Taxes. This section supplements the Share Delivery; Vested Units, Tax-Related Items section of the Agreement:
If payment or withholding of the income tax due in connection with your participation in the Plan is not made within ninety (90) days of the event giving rise to the income tax liability or such other period specified in Section 222(1)(c) of the U.K. Income Tax (Earnings and Pensions) Act 2003 (the “Due Date”), the amount of any uncollected income tax will constitute a loan owed by you to the Employer, effective on the Due Date. You agree that the loan will bear interest at the then current Official Rate of Her Majesty's Revenue and Customs (“HMRC”),
it will be immediately due and repayable, and the Company or the Employer may recover it at any time thereafter by any of the means referred to in the Agreement.

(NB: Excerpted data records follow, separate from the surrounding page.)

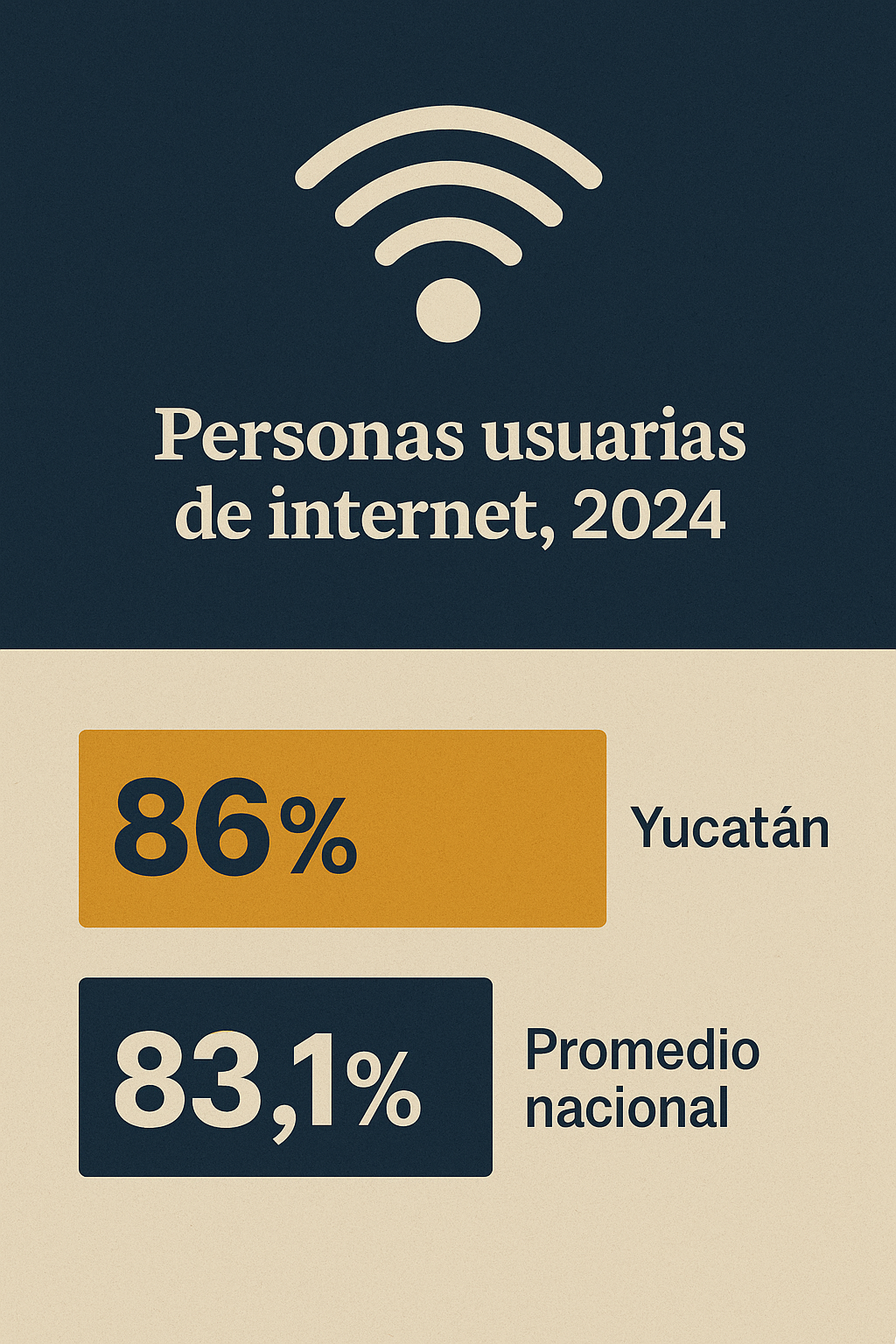 Personas usuarias de internet, 2024

86% Yucatán

83,1% Promedio nacional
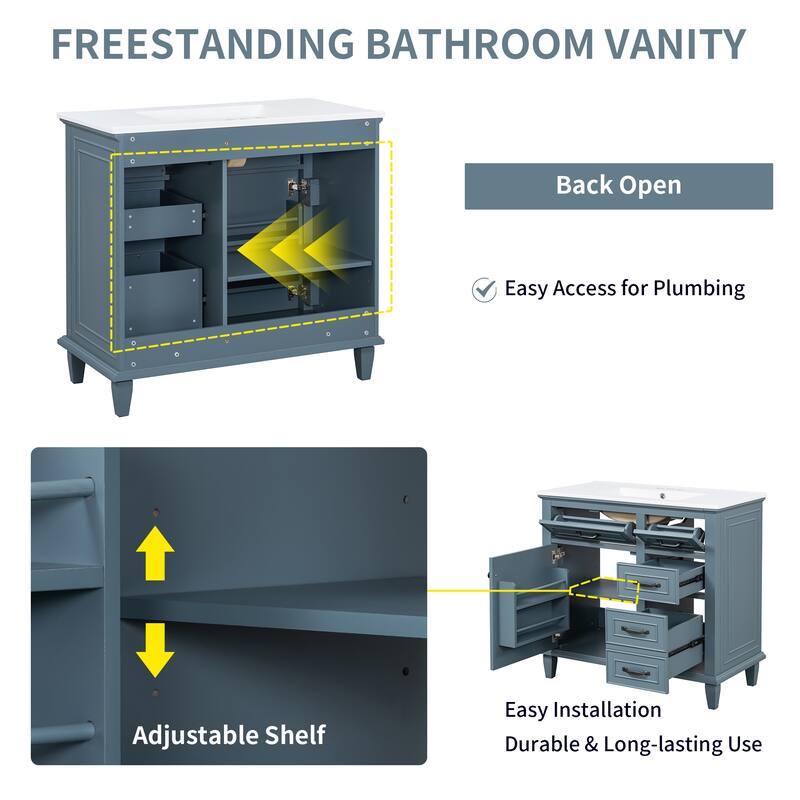 FREESTANDING BATHROOM VANITY

Back Open

Easy Access for Plumbing

Adjustable Shelf

Easy Installation

Durable & Long-lasting Use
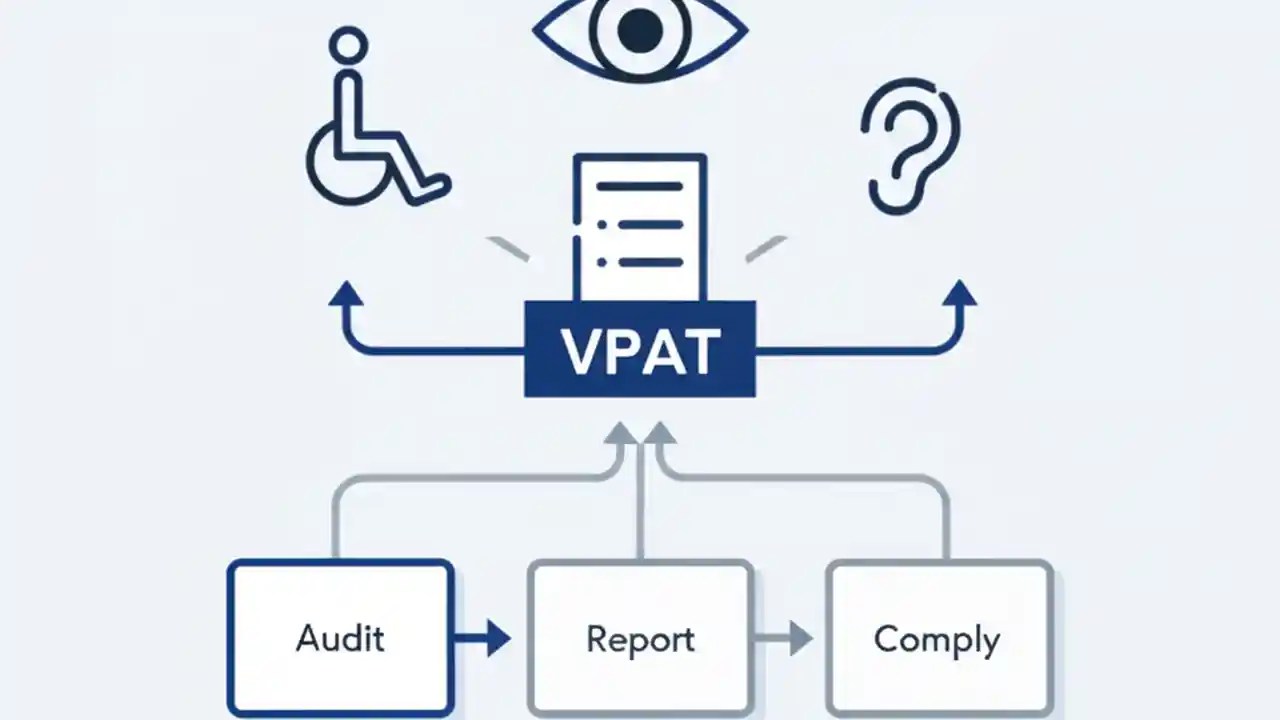 VPAT

Audit

Report

Comply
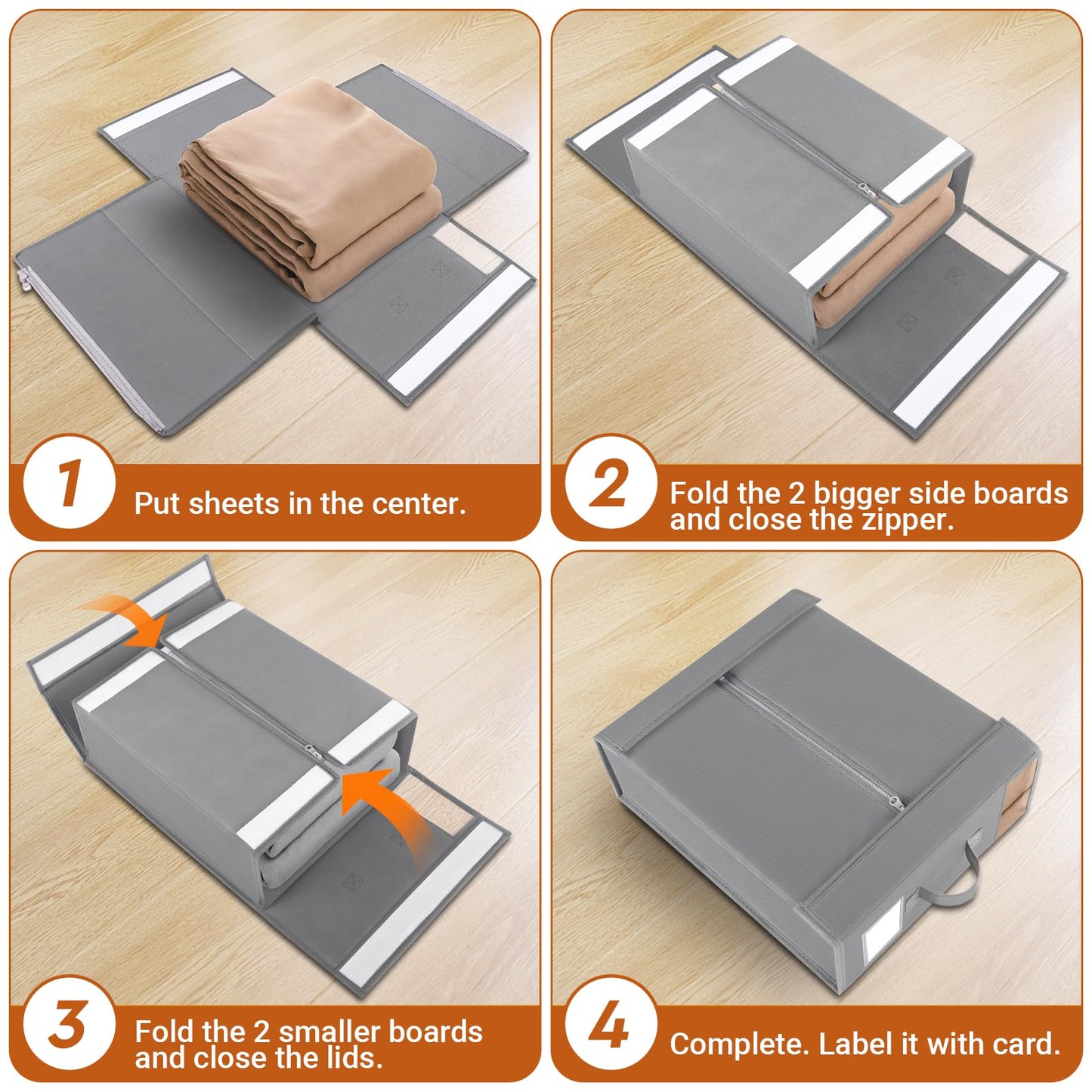 1 Put sheets in the center.

2 Fold the 2 bigger side boards and close the zipper.

3 Fold the 2 smaller boards and close the lids.

4 Complete. Label it with card.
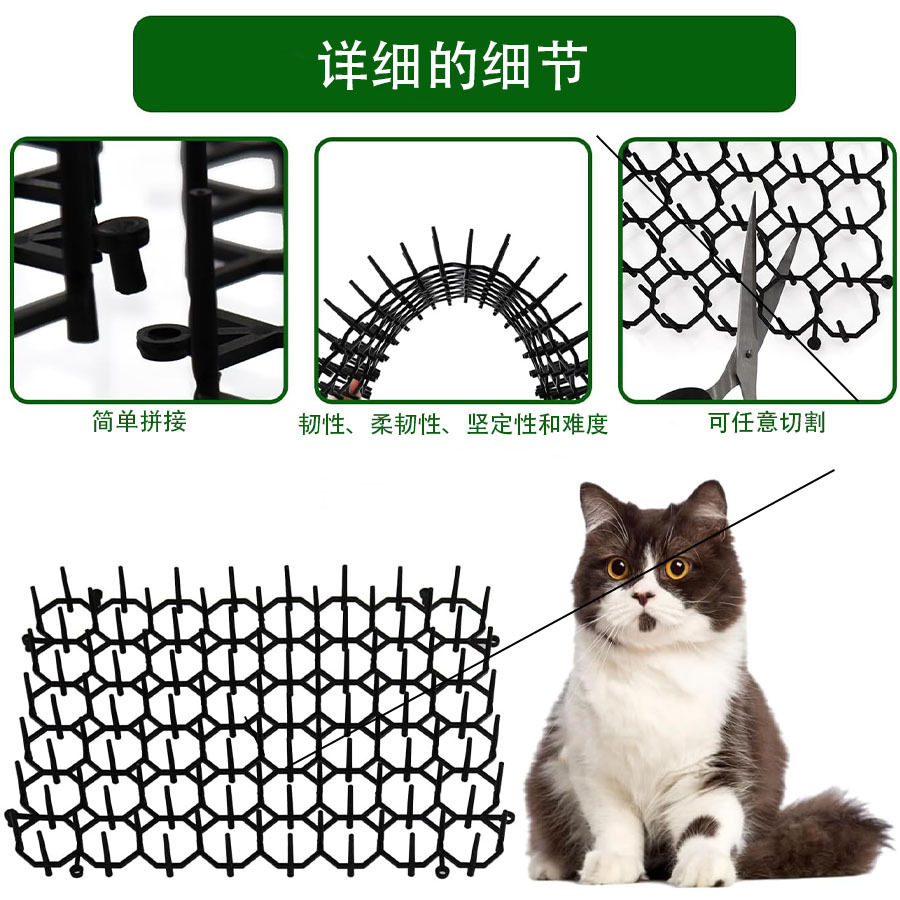 详细的细节

简单拼接

韧性、柔韧性、坚定性和难度

可任意切割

Notwithstanding the foregoing, if you are a director or executive officer of the Company (within the meaning of Section 13(k) of the U.S. Securities Exchange Act of 1934, as amended), you will not be eligible for such a loan to cover the income tax. In the event that you are a director or executive officer and the income tax is not collected from or paid by you by the Due Date, the amount of any uncollected income tax will constitute a benefit to you on which additional income tax and National Insurance Contributions (“NICs”) (including the Employer NICs, as defined below) will be payable. you will be responsible for reporting and paying any income tax and NICs (including the Employer NICs, as defined below) due on this additional benefit directly to HMRC under the self assessment regime.
Joint Election. As a condition of your participation in the Plan and of the vesting of the Restricted Stock Units, you agree to accept any liability for secondary Class 1 National Insurance Contributions which may be payable by the Company and/or the Employer with respect to the Chargeable Event (“Employer NICs”).
Without limitation to the foregoing, you agree to execute a joint election with the Company or the Employer, the form of such joint election being formally approved by HMRC (the “Joint Election”), and any other required consents or elections as provided to you by the Company or the Employer. You further agree to execute such other joint elections as may be required between you and any successor to the Company or the Employer.
If you do not enter into a Joint Election, or if the Joint Election is revoked at any time by HMRC, the Restricted Stock Units shall cease vesting and become null and void, and no shares of Stock shall be acquired under the Plan, without any liability to the Company, the Employer and/or any Affiliate.
You further agree that the Company and/or the Employer may collect the Employer NICs by any of the means set forth in the Share Delivery; Vested Units, Tax-Related Items section of the Agreement, as supplemented above.